Available data Block Start
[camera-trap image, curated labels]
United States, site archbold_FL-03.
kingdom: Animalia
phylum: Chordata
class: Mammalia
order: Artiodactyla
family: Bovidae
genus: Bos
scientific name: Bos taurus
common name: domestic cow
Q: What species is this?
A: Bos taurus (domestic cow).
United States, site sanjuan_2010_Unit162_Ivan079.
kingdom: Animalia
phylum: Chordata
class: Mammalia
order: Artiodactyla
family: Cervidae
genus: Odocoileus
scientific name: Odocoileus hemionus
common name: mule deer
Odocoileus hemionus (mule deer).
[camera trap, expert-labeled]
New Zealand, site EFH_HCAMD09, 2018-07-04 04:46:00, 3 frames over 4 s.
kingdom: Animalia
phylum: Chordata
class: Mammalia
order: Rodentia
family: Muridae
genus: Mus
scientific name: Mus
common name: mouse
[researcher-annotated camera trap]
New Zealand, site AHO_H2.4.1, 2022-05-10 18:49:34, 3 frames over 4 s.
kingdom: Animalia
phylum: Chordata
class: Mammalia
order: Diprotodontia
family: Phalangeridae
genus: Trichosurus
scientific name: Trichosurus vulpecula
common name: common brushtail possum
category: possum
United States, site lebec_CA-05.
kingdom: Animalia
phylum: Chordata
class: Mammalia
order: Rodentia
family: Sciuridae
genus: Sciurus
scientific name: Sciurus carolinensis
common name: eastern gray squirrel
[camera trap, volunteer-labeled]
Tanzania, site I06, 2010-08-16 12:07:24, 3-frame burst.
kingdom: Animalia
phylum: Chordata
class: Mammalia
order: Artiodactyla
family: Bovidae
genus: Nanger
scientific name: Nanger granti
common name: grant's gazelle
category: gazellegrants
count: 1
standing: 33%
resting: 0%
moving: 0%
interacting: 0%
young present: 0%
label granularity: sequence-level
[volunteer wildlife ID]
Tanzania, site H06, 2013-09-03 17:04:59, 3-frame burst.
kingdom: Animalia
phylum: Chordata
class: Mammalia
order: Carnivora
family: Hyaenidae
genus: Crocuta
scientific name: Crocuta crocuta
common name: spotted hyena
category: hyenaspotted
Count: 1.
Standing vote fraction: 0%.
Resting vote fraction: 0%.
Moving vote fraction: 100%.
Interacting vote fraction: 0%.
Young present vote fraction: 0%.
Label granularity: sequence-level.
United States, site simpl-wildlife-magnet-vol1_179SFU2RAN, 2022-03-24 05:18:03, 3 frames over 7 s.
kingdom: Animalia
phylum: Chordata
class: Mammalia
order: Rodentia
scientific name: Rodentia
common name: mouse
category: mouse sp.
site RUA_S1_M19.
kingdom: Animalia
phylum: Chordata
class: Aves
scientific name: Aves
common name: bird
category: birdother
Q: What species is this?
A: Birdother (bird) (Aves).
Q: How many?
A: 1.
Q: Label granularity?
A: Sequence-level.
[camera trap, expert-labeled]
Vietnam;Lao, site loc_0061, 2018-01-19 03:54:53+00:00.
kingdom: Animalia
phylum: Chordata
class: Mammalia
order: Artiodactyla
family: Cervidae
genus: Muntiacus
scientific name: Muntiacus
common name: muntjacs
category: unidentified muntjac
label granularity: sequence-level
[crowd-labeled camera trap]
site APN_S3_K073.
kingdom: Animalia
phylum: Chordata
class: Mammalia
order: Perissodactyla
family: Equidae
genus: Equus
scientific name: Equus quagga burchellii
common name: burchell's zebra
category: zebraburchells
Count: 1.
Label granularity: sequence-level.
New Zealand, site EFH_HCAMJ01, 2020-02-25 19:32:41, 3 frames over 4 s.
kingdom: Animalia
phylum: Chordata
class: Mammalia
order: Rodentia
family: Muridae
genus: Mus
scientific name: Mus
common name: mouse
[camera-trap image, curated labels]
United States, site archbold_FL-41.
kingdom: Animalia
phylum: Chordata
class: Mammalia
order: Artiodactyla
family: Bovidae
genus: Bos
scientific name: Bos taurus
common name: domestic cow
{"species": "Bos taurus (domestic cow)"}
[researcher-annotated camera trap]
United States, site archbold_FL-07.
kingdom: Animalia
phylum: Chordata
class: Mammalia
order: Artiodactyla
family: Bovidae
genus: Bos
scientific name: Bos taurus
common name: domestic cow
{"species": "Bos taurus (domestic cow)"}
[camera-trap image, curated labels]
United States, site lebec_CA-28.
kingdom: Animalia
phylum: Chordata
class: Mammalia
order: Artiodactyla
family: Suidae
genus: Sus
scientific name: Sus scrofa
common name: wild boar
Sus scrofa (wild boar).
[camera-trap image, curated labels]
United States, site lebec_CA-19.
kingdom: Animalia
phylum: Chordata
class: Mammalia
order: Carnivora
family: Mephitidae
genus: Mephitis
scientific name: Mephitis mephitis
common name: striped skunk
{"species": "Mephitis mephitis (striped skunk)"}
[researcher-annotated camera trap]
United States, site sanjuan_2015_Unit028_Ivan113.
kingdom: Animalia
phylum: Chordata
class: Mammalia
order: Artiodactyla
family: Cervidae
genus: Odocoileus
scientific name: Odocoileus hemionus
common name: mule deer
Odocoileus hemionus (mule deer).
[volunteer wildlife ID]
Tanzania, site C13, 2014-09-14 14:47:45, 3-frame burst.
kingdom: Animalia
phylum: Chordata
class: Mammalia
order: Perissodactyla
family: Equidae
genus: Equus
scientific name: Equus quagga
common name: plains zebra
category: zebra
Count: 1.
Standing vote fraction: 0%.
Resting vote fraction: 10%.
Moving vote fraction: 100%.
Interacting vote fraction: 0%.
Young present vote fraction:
Available data Block End
**Required action**
Reproduce each entry above character for character.

**Solution to the exercise**
[camera-trap image, curated labels]
United States, site archbold_FL-03.
kingdom: Animalia
phylum: Chordata
class: Mammalia
order: Artiodactyla
family: Bovidae
genus: Bos
scientific name: Bos taurus
common name: domestic cow
Q: What species is this?
A: Bos taurus (domestic cow).
United States, site sanjuan_2010_Unit162_Ivan079.
kingdom: Animalia
phylum: Chordata
class: Mammalia
order: Artiodactyla
family: Cervidae
genus: Odocoileus
scientific name: Odocoileus hemionus
common name: mule deer
Odocoileus hemionus (mule deer).
[camera trap, expert-labeled]
New Zealand, site EFH_HCAMD09, 2018-07-04 04:46:00, 3 frames over 4 s.
kingdom: Animalia
phylum: Chordata
class: Mammalia
order: Rodentia
family: Muridae
genus: Mus
scientific name: Mus
common name: mouse
[researcher-annotated camera trap]
New Zealand, site AHO_H2.4.1, 2022-05-10 18:49:34, 3 frames over 4 s.
kingdom: Animalia
phylum: Chordata
class: Mammalia
order: Diprotodontia
family: Phalangeridae
genus: Trichosurus
scientific name: Trichosurus vulpecula
common name: common brushtail possum
category: possum
United States, site lebec_CA-05.
kingdom: Animalia
phylum: Chordata
class: Mammalia
order: Rodentia
family: Sciuridae
genus: Sciurus
scientific name: Sciurus carolinensis
common name: eastern gray squirrel
[camera trap, volunteer-labeled]
Tanzania, site I06, 2010-08-16 12:07:24, 3-frame burst.
kingdom: Animalia
phylum: Chordata
class: Mammalia
order: Artiodactyla
family: Bovidae
genus: Nanger
scientific name: Nanger granti
common name: grant's gazelle
category: gazellegrants
count: 1
standing: 33%
resting: 0%
moving: 0%
interacting: 0%
young present: 0%
label granularity: sequence-level
[volunteer wildlife ID]
Tanzania, site H06, 2013-09-03 17:04:59, 3-frame burst.
kingdom: Animalia
phylum: Chordata
class: Mammalia
order: Carnivora
family: Hyaenidae
genus: Crocuta
scientific name: Crocuta crocuta
common name: spotted hyena
category: hyenaspotted
Count: 1.
Standing vote fraction: 0%.
Resting vote fraction: 0%.
Moving vote fraction: 100%.
Interacting vote fraction: 0%.
Young present vote fraction: 0%.
Label granularity: sequence-level.
United States, site simpl-wildlife-magnet-vol1_179SFU2RAN, 2022-03-24 05:18:03, 3 frames over 7 s.
kingdom: Animalia
phylum: Chordata
class: Mammalia
order: Rodentia
scientific name: Rodentia
common name: mouse
category: mouse sp.
site RUA_S1_M19.
kingdom: Animalia
phylum: Chordata
class: Aves
scientific name: Aves
common name: bird
category: birdother
Q: What species is this?
A: Birdother (bird) (Aves).
Q: How many?
A: 1.
Q: Label granularity?
A: Sequence-level.
[camera trap, expert-labeled]
Vietnam;Lao, site loc_0061, 2018-01-19 03:54:53+00:00.
kingdom: Animalia
phylum: Chordata
class: Mammalia
order: Artiodactyla
family: Cervidae
genus: Muntiacus
scientific name: Muntiacus
common name: muntjacs
category: unidentified muntjac
label granularity: sequence-level
[crowd-labeled camera trap]
site APN_S3_K073.
kingdom: Animalia
phylum: Chordata
class: Mammalia
order: Perissodactyla
family: Equidae
genus: Equus
scientific name: Equus quagga burchellii
common name: burchell's zebra
category: zebraburchells
Count: 1.
Label granularity: sequence-level.
New Zealand, site EFH_HCAMJ01, 2020-02-25 19:32:41, 3 frames over 4 s.
kingdom: Animalia
phylum: Chordata
class: Mammalia
order: Rodentia
family: Muridae
genus: Mus
scientific name: Mus
common name: mouse
[camera-trap image, curated labels]
United States, site archbold_FL-41.
kingdom: Animalia
phylum: Chordata
class: Mammalia
order: Artiodactyla
family: Bovidae
genus: Bos
scientific name: Bos taurus
common name: domestic cow
{"species": "Bos taurus (domestic cow)"}
[researcher-annotated camera trap]
United States, site archbold_FL-07.
kingdom: Animalia
phylum: Chordata
class: Mammalia
order: Artiodactyla
family: Bovidae
genus: Bos
scientific name: Bos taurus
common name: domestic cow
{"species": "Bos taurus (domestic cow)"}
[camera-trap image, curated labels]
United States, site lebec_CA-28.
kingdom: Animalia
phylum: Chordata
class: Mammalia
order: Artiodactyla
family: Suidae
genus: Sus
scientific name: Sus scrofa
common name: wild boar
Sus scrofa (wild boar).
[camera-trap image, curated labels]
United States, site lebec_CA-19.
kingdom: Animalia
phylum: Chordata
class: Mammalia
order: Carnivora
family: Mephitidae
genus: Mephitis
scientific name: Mephitis mephitis
common name: striped skunk
{"species": "Mephitis mephitis (striped skunk)"}
[researcher-annotated camera trap]
United States, site sanjuan_2015_Unit028_Ivan113.
kingdom: Animalia
phylum: Chordata
class: Mammalia
order: Artiodactyla
family: Cervidae
genus: Odocoileus
scientific name: Odocoileus hemionus
common name: mule deer
Odocoileus hemionus (mule deer).
[volunteer wildlife ID]
Tanzania, site C13, 2014-09-14 14:47:45, 3-frame burst.
kingdom: Animalia
phylum: Chordata
class: Mammalia
order: Perissodactyla
family: Equidae
genus: Equus
scientific name: Equus quagga
common name: plains zebra
category: zebra
Count: 1.
Standing vote fraction: 0%.
Resting vote fraction: 10%.
Moving vote fraction: 100%.
Interacting vote fraction: 0%.
Young present vote fraction:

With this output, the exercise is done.